Senin, 02 Januari 2012

Pola penularan korupsi

Oleh Haryatmoko

Rekening gendut PNS muda membuat terkesima masyarakat. Banalitas korupsi (korupsi sudah jadi hal yang biasa) menjelaskan mengapa masih muda sudah korup.

Banalitas itu adalah indikator korupsi sudah jadi kejahatan struktural. Ciri struktural kejahatan korupsi ini memudahkan penularannya ke generasi muda. Korupsi telah begitu mengakar sampai membentuk struktur kejahatan, yaitu ”faktor negatif yang terpatri dalam institusi-institusi masyarakat yang bekerja melawan kesejahteraan bersama” (Sesboüé, 1988).

Akibatnya, orang muda yang meniti karier dalam organisasi pelayanan publik mudah terjebak masuk ke jalur rentan korupsi tanpa perlawanan nurani. Struktur dasar masyarakat sudah dibusukkan. Pembusukan lembaga sosial, padahal berperan mendefinisikan hak dan kewajiban warga negara, jadi sumber kepincangan dan ketidakadilan. Jadi, korupsi kian memperparah kemiskinan, bahkan—karena sistematis—sudah seperti mafia.

Mafia dan komunikasi kekuasaan

Munculnya organisasi mafia menunjukkan gejala krisis institusional negara di mana ketidakadilan lebih dominan daripada keadilan; korupsi merajalela sampai mengaburkan batas yang boleh dan dilarang, yang legal dan ilegal, pelanggaran dan norma (Ayissi, 2008). Korupsi kartel- elite merupakan korupsi berbentuk mafia. Banyak tokoh muda sudah terlibat dan berperan dalam korupsi ini. Pendorong utama korupsi jenis ini: pendanaan parpol!

Korupsi ini melibatkan jaringan parpol, pengusaha, penegak hukum, dan birokrat karena parpol tidak mengakar, tapi lebih mewakili kepentingan elite; sistem peradilan korup; birokrasi rentan korupsi. Situasi ini membuat politik penuh risiko dan ketidakpastian (Johnston, 2005: 89-90). Korupsi jenis ini adalah cara elite menggalang dukungan politik dari masyarakat, lembaga legislatif, penegak hukum, dan birokrasi (Lordon, 2008: 10). Jadi, korupsi telah menjadi kejahatan yang mengakar dan habitus buruk bangsa.

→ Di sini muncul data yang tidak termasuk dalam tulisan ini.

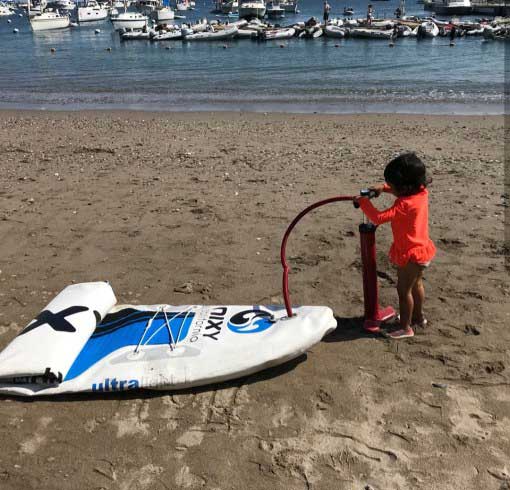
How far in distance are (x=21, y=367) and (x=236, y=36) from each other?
4691 centimetres

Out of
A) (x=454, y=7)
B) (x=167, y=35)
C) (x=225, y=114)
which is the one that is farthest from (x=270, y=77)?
(x=454, y=7)

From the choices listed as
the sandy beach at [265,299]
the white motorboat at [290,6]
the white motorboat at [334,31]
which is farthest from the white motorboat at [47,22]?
the sandy beach at [265,299]

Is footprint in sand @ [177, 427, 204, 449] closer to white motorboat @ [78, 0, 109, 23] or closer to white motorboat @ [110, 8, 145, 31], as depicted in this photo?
white motorboat @ [110, 8, 145, 31]

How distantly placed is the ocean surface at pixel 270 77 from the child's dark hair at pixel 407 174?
13.0 meters

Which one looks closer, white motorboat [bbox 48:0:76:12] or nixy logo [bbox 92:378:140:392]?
nixy logo [bbox 92:378:140:392]

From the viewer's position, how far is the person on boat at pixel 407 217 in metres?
3.85

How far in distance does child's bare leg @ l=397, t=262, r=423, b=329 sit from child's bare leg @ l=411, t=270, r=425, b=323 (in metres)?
0.05

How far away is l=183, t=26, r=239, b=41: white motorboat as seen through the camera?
46.0 meters

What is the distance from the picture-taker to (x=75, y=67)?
32.2 meters

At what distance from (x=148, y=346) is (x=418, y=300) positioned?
2067 millimetres

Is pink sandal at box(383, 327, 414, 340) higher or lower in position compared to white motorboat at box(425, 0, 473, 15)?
lower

Habitus dipahami sebagai hasil keterampilan yang jadi tindakan praktis yang tak selalu harus disadari. Tindakan praktis itu menjadi suatu kemampuan yang kelihatannya alamiah dan berkembang dalam lingkungan sosial tertentu (Bourdieu, 1994: 16-17). Habitus korupsi ditularkan tanpa harus melalui bahasa langsung atau disadari, tapi melalui ajakan yang terpatri pada praktik yang biasa sekali.

Modalitas praktiknya tampak dalam (i) cara membuat laporan; (ii) cara berinteraksi dengan atasan atau dengan instansi lain; (iii) dalam kontrak/tender; (iv) cara membuat anggaran; (v) cara mendapat jabatan, penempatan anak buah, penerimaan anggota baru; (vi) syarat urusan bisa beres. Suap ke birokrat tak memecahkan masalah kemacetan administrasi, tetapi justru memberitahukan kepada pejabat lain mereka bisa memperoleh uang dengan memperlambat prosedur administrasi. Korupsi mengomunikasikan praktik pelaksanaan kekuasaan.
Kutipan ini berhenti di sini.